> [Exercise instructions] Repeat the data in full. Drop every picture.

> [Provided data]

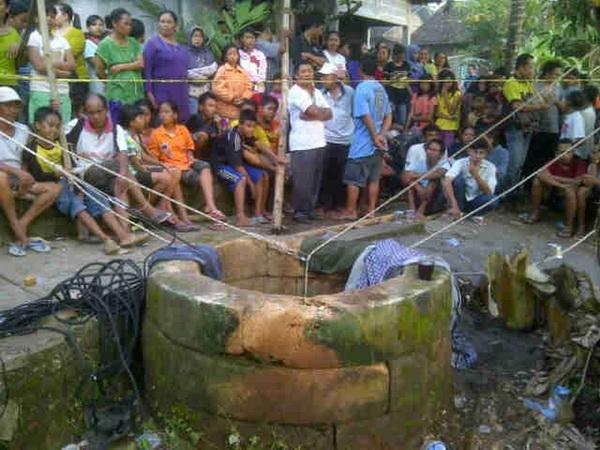 Kecelakaan anak tercebur ke sumur di Desa Selang Wonosari. Foto: Juju.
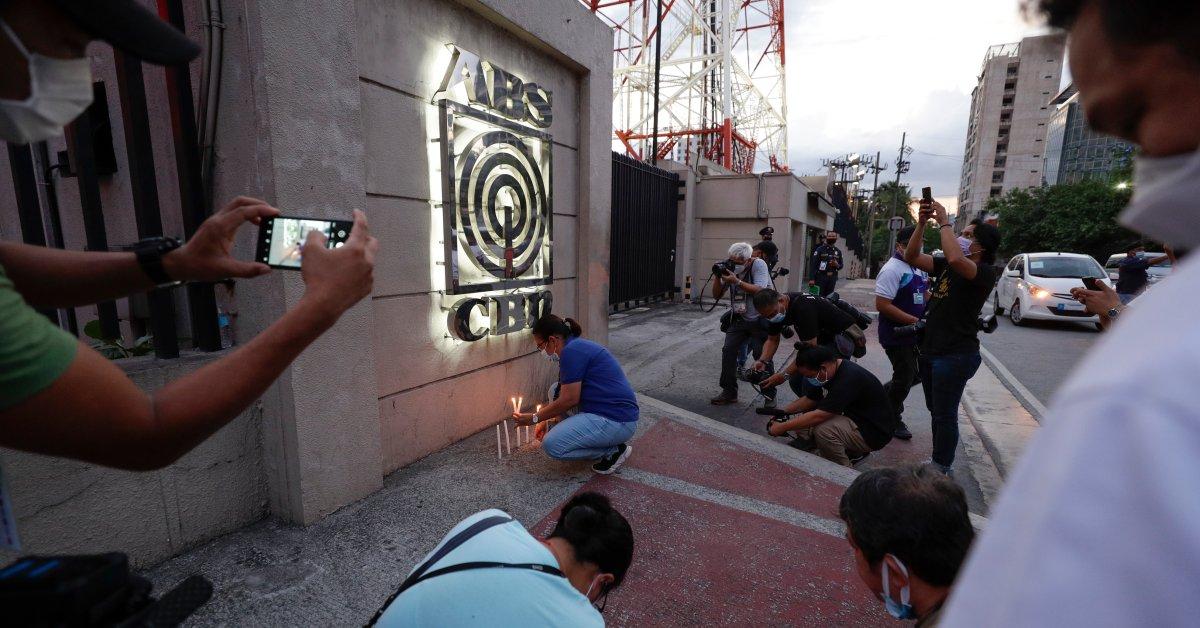 Watchdog называет закрытие крупнейшей вещательной компании Филиппин «возмутительной атакой» на свободу СМИ thumbnail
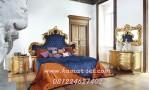 Kamar Pengantin Warna Gold Jog Headboard Biru Tua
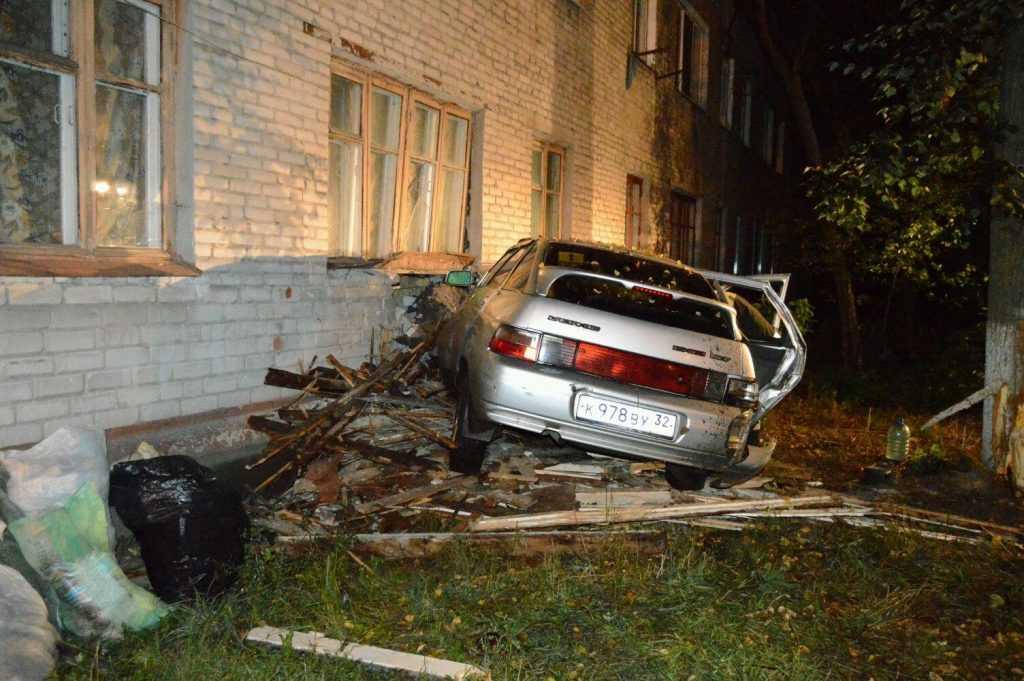 В жилой дом  врезался начинающий брянский водитель
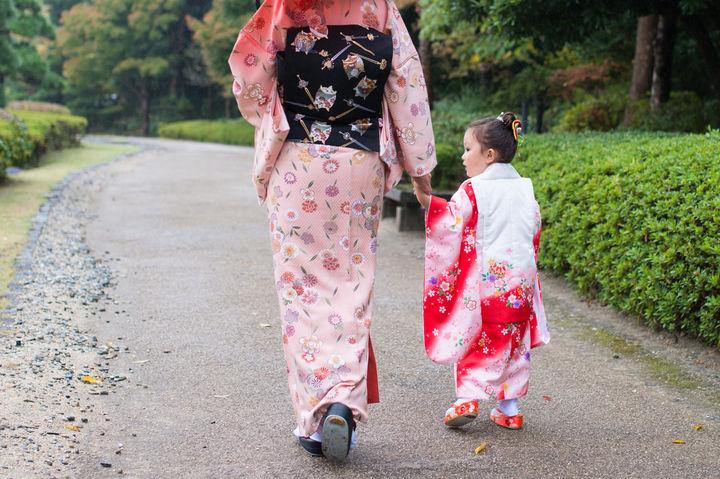 着物姿のママと子ども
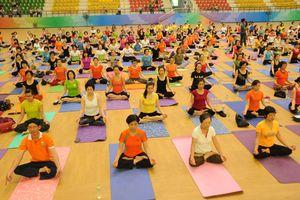 Hơn 1.000 người đồng diễn bài Giao thức Yoga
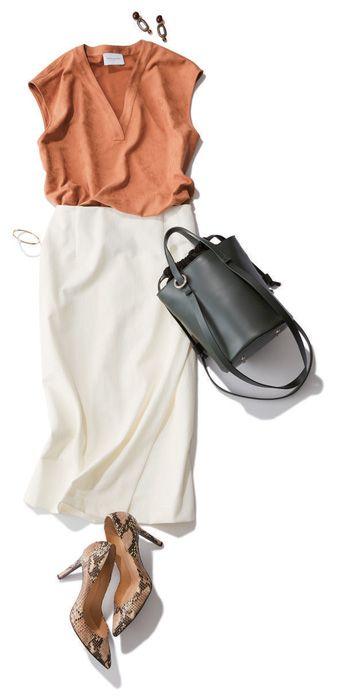 白いタイトスカートの定番通勤コーデ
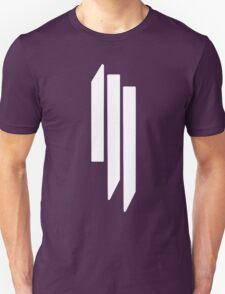 Skrillex - ill - White on Black Unisex T-Shirt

> [Exercise response]
 Kecelakaan anak tercebur ke sumur di Desa Selang Wonosari. Foto: Juju.
 Watchdog называет закрытие крупнейшей вещательной компании Филиппин «возмутительной атакой» на свободу СМИ thumbnail
 Kamar Pengantin Warna Gold Jog Headboard Biru Tua
 В жилой дом  врезался начинающий брянский водитель
 着物姿のママと子ども
 Hơn 1.000 người đồng diễn bài Giao thức Yoga
 白いタイトスカートの定番通勤コーデ
 Skrillex - ill - White on Black Unisex T-Shirt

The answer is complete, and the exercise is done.